ACTION ITEM
Count up the lines below that include the string "Shoes" and report the number by itself.

DATA UNDER STUDY
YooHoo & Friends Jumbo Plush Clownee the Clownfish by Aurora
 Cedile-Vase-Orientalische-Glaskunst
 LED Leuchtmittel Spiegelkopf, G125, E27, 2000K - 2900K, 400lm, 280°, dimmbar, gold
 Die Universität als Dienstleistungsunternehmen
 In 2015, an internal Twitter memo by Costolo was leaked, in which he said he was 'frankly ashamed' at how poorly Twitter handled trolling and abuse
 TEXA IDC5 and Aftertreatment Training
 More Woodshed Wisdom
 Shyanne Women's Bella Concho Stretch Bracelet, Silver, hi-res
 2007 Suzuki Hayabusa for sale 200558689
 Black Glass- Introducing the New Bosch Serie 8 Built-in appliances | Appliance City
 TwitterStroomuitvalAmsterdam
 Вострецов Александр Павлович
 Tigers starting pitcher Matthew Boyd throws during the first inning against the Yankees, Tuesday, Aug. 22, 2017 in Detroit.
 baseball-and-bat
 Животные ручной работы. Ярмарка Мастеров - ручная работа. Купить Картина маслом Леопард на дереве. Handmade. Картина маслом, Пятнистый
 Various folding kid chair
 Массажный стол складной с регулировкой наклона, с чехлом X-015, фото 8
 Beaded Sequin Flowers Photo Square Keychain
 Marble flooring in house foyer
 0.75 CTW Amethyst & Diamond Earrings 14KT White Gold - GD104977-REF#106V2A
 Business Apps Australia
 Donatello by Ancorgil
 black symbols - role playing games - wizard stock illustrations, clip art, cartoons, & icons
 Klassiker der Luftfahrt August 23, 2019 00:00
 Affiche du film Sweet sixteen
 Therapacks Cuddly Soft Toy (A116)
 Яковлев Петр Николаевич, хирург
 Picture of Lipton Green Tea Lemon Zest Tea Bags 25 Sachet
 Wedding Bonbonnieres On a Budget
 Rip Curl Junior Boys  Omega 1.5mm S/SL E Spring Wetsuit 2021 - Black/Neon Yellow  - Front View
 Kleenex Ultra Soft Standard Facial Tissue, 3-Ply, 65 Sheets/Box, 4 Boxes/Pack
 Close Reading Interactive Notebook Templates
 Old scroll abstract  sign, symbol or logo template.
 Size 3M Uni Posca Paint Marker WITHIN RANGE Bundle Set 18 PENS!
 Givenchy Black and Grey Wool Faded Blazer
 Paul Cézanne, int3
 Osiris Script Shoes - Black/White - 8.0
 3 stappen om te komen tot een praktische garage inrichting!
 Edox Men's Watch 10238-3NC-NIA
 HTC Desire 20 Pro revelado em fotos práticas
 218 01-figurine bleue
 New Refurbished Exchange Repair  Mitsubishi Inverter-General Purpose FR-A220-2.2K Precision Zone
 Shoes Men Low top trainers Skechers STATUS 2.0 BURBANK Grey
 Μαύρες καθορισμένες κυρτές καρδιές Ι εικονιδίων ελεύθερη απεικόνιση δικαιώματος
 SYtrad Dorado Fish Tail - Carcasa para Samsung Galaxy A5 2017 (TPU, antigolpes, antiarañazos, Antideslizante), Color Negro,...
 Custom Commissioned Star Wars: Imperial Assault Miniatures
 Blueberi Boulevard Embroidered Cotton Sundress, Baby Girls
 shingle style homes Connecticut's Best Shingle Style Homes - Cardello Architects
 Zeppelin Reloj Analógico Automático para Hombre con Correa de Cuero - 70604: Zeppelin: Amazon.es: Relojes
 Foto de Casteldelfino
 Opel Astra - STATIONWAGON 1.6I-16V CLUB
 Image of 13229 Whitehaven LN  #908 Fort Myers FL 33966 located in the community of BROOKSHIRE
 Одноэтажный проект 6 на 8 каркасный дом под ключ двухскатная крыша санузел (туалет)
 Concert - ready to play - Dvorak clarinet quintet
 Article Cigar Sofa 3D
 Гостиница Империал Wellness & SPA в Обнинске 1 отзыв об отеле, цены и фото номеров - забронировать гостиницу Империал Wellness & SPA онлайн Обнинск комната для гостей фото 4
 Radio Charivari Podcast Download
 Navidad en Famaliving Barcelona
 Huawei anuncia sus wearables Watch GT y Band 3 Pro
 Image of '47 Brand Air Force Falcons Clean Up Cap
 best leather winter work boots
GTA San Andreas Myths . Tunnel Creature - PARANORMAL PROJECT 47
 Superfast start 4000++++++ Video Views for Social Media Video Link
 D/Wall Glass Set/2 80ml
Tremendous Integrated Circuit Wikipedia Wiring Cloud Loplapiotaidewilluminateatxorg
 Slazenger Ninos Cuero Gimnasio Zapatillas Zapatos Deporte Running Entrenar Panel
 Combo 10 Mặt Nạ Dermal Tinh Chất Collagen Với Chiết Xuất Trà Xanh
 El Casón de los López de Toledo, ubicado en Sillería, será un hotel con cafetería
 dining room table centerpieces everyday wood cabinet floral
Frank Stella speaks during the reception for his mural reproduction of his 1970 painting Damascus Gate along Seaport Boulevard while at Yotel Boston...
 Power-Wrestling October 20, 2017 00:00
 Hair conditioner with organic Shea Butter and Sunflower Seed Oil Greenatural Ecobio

EXERCISE ANSWER
2